This week consisted of many personal records. Similar to last week, I found that I was stronger than I thought and could lift more weight than I had anticipated. I can see a huge difference in my strength and I think progressive overload is working for me. Progressive overload is when you add a little more weight to your workouts each week. I have been trying to increase my weight by 5 or 10 pounds every workout. For example, on Monday of this week I did lat pull downs of 65 pounds. On Sunday, I increased the weight by 5 pounds and was able to do 70 pounds. When I increase weight, I try to do less repetitions to not overwork my muscles. I know that at the new weight I am able to do I will eventually be able to do more repetitions, but for now I am focusing on lifting the maximum amount of weight I can, even if that means not being able to do as many repetitions.

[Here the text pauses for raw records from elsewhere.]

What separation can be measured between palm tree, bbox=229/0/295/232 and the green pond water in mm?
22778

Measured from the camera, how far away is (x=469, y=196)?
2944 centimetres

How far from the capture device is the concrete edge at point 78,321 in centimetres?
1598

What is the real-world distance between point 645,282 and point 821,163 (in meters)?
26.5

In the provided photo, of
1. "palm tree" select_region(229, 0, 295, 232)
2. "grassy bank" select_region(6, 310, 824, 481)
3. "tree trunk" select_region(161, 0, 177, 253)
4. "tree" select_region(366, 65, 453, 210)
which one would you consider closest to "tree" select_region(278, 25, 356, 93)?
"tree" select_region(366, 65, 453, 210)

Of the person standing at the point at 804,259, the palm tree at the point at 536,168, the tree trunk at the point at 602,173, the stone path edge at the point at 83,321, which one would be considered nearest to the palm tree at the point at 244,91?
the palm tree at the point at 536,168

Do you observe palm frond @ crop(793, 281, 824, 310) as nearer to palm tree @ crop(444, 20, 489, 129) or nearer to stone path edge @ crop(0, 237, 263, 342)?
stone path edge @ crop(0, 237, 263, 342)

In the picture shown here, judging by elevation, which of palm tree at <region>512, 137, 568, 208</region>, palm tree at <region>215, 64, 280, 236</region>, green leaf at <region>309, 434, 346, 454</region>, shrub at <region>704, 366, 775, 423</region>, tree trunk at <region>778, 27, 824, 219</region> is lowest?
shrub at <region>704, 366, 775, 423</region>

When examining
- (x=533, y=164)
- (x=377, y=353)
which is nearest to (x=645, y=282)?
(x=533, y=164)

This week I went on a hike up Old Baldy Mountain. I am not used to doing cardio and I have been trying to add cardio exercises into my workouts. Usually I am so burnt out by the end of my workouts that I skip cardio, but I know it is good for my health and my fitness progress. I am trying to add a little cardio at the end of my workouts even if it is only for five minutes. On Sunday I rowed for 1000m using a rowing machine. I wish I was able to do more, but I will do my best to continue to add cardio into my workouts in the upcoming weeks and hopefully see some more progress.
Monday
- Lat pull down (65lb) 4 sets of 10
- Cable row (90lb) 4 sets of 8
- Assisted pull ups (30lb decrease) 5 sets of 5
- Straight arm bent over pull down (77.5lb) 4 sets of 8
- Cable bicep curls (37.5lb) 4 sets of 10
- Half-kneeling cable vertical row (57.5lb) 4 sets of 10
- Hammer curls and bicep curls super set (12lb) 3 sets of 10
Tuesday
- Rest day
Wednesday
- Hip Thrust (135lb) 4 sets of 8
- RDL’s (85lb) 4 sets of 10
- Bulgarian split squats (20lb x 2) 4 sets of 8
- Leg press (237lb) 4 sets of 10
- Single leg press (130lb) 4 sets of 10
- Leg curl (50lb) 4 sets of 8
Thursday
- Dumbbell bench press (35lb x 2) 4 sets of 8
- Bench press – 105lb for 2 reps, 95lb for 4, 95lb for 2 sets of 5
- Tricep extension (60lb) 4 sets of 10
- Face pulls (60lb) 4 sets of 10
- Machine fly (84lb) 3 sets of 10
- Skull crushers (35lb) 3 sets of 10
- Shoulder press (25lb x 2) 3 sets of 8
- Tricep dips (25lb decrease) 3 sets of 10
- Barbell upright row (43lb) 3 sets of 10
- Barbell over head press until failure (35lb)
Friday
- Rest day
Saturday
- Hike up Old Baldy Mountain
Sunday
- Lat pull down (70lb) 4 sets of 8
- Straight arm bent over pull down (77.5lb) 4 sets of 8
- Cable bicep curls (30lb) 3 sets of 10
- Bent over barbell rows (75lb) 4 sets of 8
- Assisted Pull ups (25lb decrease) 5 sets of 5
- Assisted Chin ups (17.5lb decrease) 5 sets of 5
- Half-kneeling cable vertical row (65lb) 4 sets of 8
- Hammer curls (15lb x 2) 3 sets of 10
- 1000m row
brianmajic
February 26, 2022 — 4:54 pm
Hi Liv,
I am very happy to see that you are exploring progressive overload and that it is working for you. It is a very useful tactic. As I have been playing hockey throughout the year, I have been focussing less on building muscle and more on maintaining, and now that hockey is beginning to phase out, progressive overload is working wonders once again for me. There is definitely a conflict in that you must sacrifice reps in order to increase the weight, however, soon enough you will be able to reach the same reps at the lower weight.
I hope that you are able to continue to include cardio in your workouts. I think that you will find that you will notice better results, specifically muscle growth, if you include cardio at the end of your workouts. While you could include it at the start, doing cardio before a workout tends to put more emphasis on cardiovascular endurance than it does on muscle growth.
I am looking forward to seeing more progress!